### DOCUMENT EXCERPT ###
Makeup as Dark Magic: The Love Witch and the Subversive Female Gaze

By Cathy Lomax

The Love Witch (Anna Biller, 2016) is a colour-saturated conundrum that uses surface level notions of femininity to foreground the female gaze. In the words of the director, The Love Witch presents the female image “not as an image to be possessed, but as an image in the mirror”.[1] Against the backdrop of a sugary-pink Victorian tearoom, a primary-coloured gothic apartment and a blood-red burlesque bar, Elaine (Samantha Robinson), a beautiful, young witch, practices sex-magic in order to snare a man. Her strategy eventually leads to disappointment and deathly consequences.

Elaine is a Love Witch, 2019, oil on paper, 17.5x31cm, by Cathy Lomax.

Arguably, the most striking feature of Elaine’s appearance is her extraordinarily made-up face (courtesy of makeup artist Emma Willis) – which is part 1950s Technicolor heroine and part 1960s sex siren. It is this too-perfect glamour mask that immediately makes Elaine fascinating, but also situates her apart from the other women in the small Californian town she has moved to.
### RECORDED INFORMATION ###
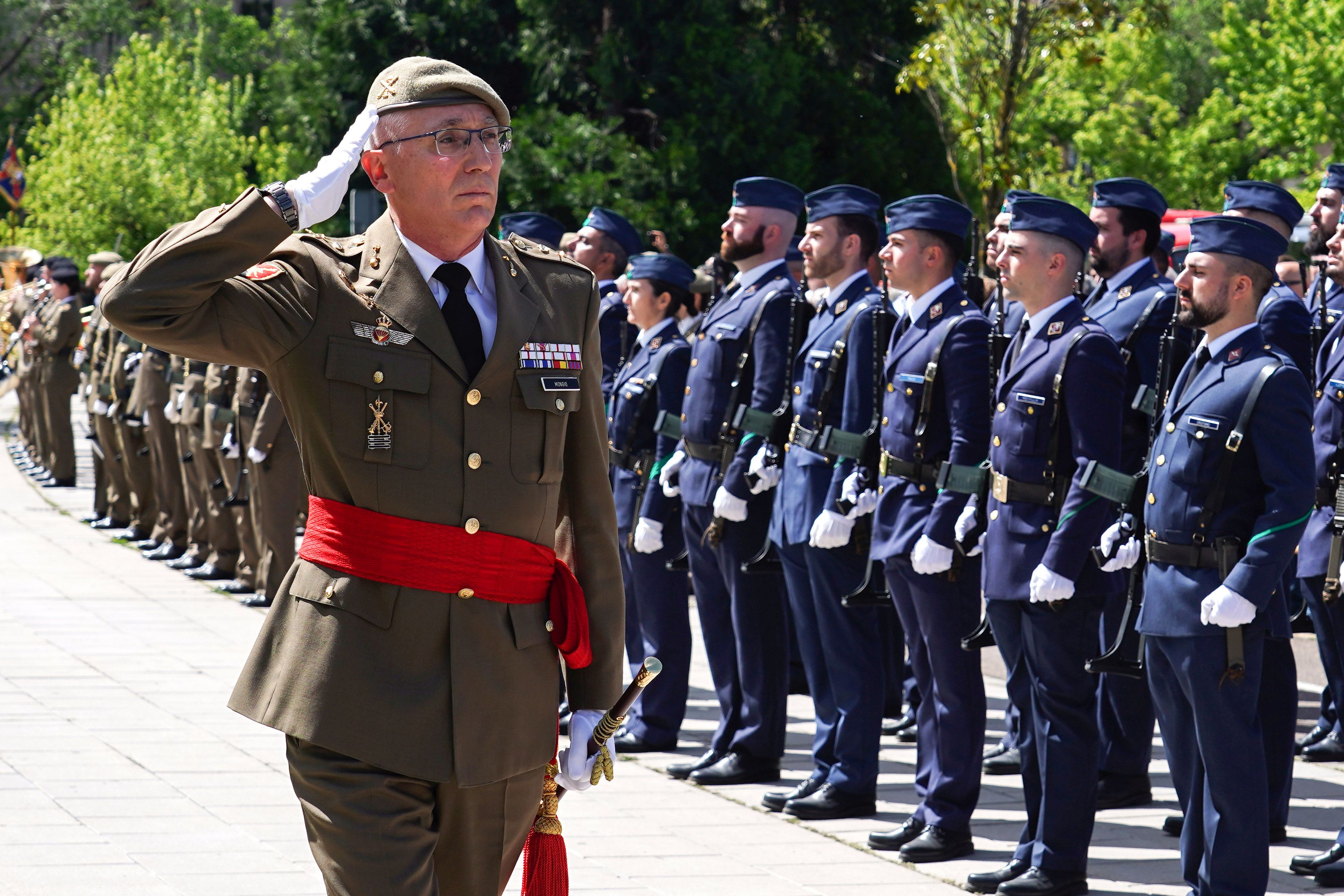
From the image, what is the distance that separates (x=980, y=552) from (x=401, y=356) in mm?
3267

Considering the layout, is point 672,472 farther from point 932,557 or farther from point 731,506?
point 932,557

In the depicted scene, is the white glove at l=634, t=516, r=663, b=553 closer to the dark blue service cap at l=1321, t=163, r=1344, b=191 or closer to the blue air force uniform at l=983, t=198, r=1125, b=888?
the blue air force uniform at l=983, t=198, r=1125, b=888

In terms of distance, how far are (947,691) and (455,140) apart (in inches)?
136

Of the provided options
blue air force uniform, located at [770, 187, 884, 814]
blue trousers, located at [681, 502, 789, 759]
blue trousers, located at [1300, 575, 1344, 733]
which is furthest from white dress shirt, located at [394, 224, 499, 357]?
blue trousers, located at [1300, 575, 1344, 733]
###
### RECORDED INFORMATION ###
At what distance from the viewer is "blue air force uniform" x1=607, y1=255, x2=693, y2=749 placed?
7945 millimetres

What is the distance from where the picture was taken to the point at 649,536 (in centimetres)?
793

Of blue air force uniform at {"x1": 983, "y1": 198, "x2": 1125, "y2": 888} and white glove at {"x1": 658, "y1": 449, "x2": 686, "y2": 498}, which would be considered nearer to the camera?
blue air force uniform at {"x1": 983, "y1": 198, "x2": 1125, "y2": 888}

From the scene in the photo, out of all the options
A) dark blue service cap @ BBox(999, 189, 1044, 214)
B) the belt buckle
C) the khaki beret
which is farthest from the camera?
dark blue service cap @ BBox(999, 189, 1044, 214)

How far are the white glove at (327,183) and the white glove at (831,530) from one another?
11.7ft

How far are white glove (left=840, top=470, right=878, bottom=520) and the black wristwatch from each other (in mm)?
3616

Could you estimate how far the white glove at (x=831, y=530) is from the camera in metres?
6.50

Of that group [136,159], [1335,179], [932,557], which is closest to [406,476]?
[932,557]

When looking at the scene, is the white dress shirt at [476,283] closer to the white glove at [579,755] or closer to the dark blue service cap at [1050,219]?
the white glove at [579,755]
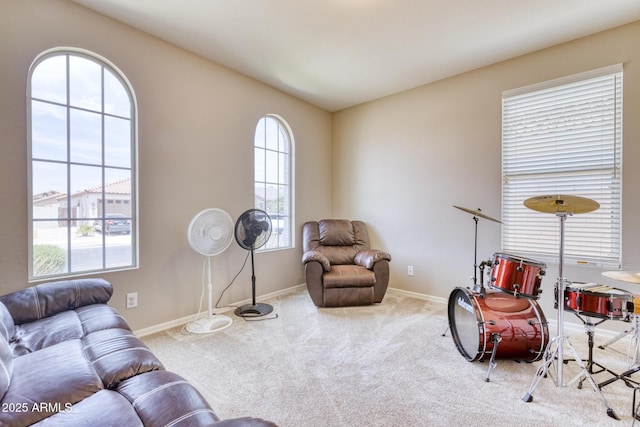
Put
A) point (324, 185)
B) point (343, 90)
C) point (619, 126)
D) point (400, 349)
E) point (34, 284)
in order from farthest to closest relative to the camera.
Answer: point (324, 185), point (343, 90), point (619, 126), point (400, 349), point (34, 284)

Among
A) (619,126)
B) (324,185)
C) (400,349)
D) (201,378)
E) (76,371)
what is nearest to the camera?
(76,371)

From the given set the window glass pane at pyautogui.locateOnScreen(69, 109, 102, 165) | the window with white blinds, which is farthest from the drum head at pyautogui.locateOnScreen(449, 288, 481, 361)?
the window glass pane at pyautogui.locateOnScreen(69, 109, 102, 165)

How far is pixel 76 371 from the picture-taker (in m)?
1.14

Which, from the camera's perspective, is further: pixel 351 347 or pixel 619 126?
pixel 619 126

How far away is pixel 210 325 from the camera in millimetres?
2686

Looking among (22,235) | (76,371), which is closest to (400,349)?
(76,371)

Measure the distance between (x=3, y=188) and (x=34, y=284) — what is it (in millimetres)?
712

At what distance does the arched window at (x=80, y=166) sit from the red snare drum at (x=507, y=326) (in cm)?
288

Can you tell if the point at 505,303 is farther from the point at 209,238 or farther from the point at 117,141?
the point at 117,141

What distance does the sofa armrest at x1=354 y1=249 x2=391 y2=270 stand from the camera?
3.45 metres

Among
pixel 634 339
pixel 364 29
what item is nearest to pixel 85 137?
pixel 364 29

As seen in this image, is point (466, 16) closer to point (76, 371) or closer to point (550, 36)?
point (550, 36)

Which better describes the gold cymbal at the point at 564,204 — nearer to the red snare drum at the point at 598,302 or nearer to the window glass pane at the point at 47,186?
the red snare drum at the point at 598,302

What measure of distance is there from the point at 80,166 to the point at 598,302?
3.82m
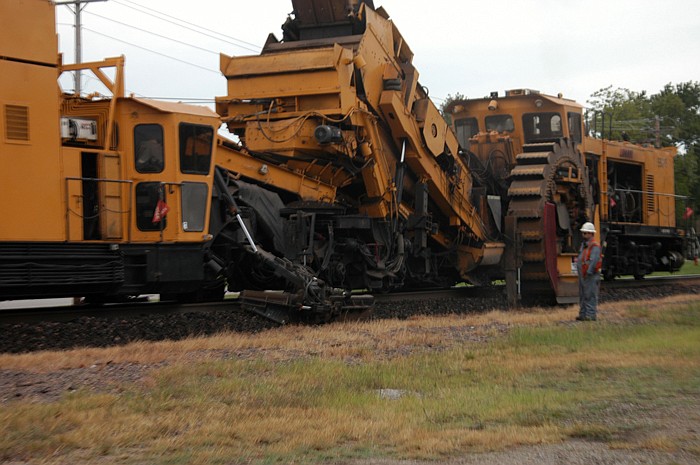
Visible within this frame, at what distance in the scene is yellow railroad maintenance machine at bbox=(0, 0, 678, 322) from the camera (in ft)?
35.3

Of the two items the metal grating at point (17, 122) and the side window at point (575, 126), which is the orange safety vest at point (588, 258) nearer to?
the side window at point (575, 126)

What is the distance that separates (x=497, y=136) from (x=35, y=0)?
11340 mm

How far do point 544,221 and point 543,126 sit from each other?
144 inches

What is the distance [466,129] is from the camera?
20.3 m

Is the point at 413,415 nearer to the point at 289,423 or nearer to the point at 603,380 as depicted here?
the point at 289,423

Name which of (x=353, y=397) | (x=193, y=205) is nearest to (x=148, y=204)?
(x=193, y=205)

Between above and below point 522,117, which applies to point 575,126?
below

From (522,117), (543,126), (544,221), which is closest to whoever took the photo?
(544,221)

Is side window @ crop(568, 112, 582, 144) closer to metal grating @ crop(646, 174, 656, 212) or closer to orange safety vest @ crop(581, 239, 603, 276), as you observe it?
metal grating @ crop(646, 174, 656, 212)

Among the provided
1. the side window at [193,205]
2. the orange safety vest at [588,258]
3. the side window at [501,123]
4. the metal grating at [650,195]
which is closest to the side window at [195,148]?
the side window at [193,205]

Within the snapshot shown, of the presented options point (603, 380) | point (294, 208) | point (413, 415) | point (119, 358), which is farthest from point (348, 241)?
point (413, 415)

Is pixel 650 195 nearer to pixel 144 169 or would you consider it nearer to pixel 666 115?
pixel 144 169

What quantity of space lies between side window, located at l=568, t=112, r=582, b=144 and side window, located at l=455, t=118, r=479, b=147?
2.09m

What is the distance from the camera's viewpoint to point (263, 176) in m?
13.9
###
PARTS OF THE EXERCISE:
(1) Copy the essay on The Love Witch from "Arguably, the most" to "has moved to.".
(2) According to the essay on The Love Witch, which makeup artist created Elaine's look?
(3) Write the next part of the essay on The Love Witch, continuing from its last sentence.
The items aren't needed for anything here.

ANSWERS PER TASK:
(1)
Arguably, the most striking feature of Elaine’s appearance is her extraordinarily made-up face (courtesy of makeup artist Emma Willis) – which is part 1950s Technicolor heroine and part 1960s sex siren. It is this too-perfect glamour mask that immediately makes Elaine fascinating, but also situates her apart from the other women in the small Californian town she has moved to.

(2) Emma Willis

(3)
In the film’s press pack, Anna Biller states that “[t]he witch is a very loaded female image, as she stands for both female power and the male fear of female sexuality.”[2] This chimes with Barbara Creed’s thoughts on the witch, that she “is represented within patriarchal discourses as an implacable enemy of the symbolic order.”[3] The witch is therefore located in what Heather Greene terms “wild femininity”, a characteristic of women situated outside of accepted norms, who are at odds with “true womanhood” as exemplified by domesticity, religiosity, sexual purity, and subordination to the male.[4]

In this essay, I will specifically examine the connections between makeup and witchcraft, taking into consideration the notion that makeup may be used in both a disruptive and a transformative way. Drawing upon film and cultural history I will investigate the ways that The Love Witch uses the connotations of makeup alongside an extraordinary mise-en-scène to simultaneously critique the symbolic order and supply satisfying levels of visual pleasure.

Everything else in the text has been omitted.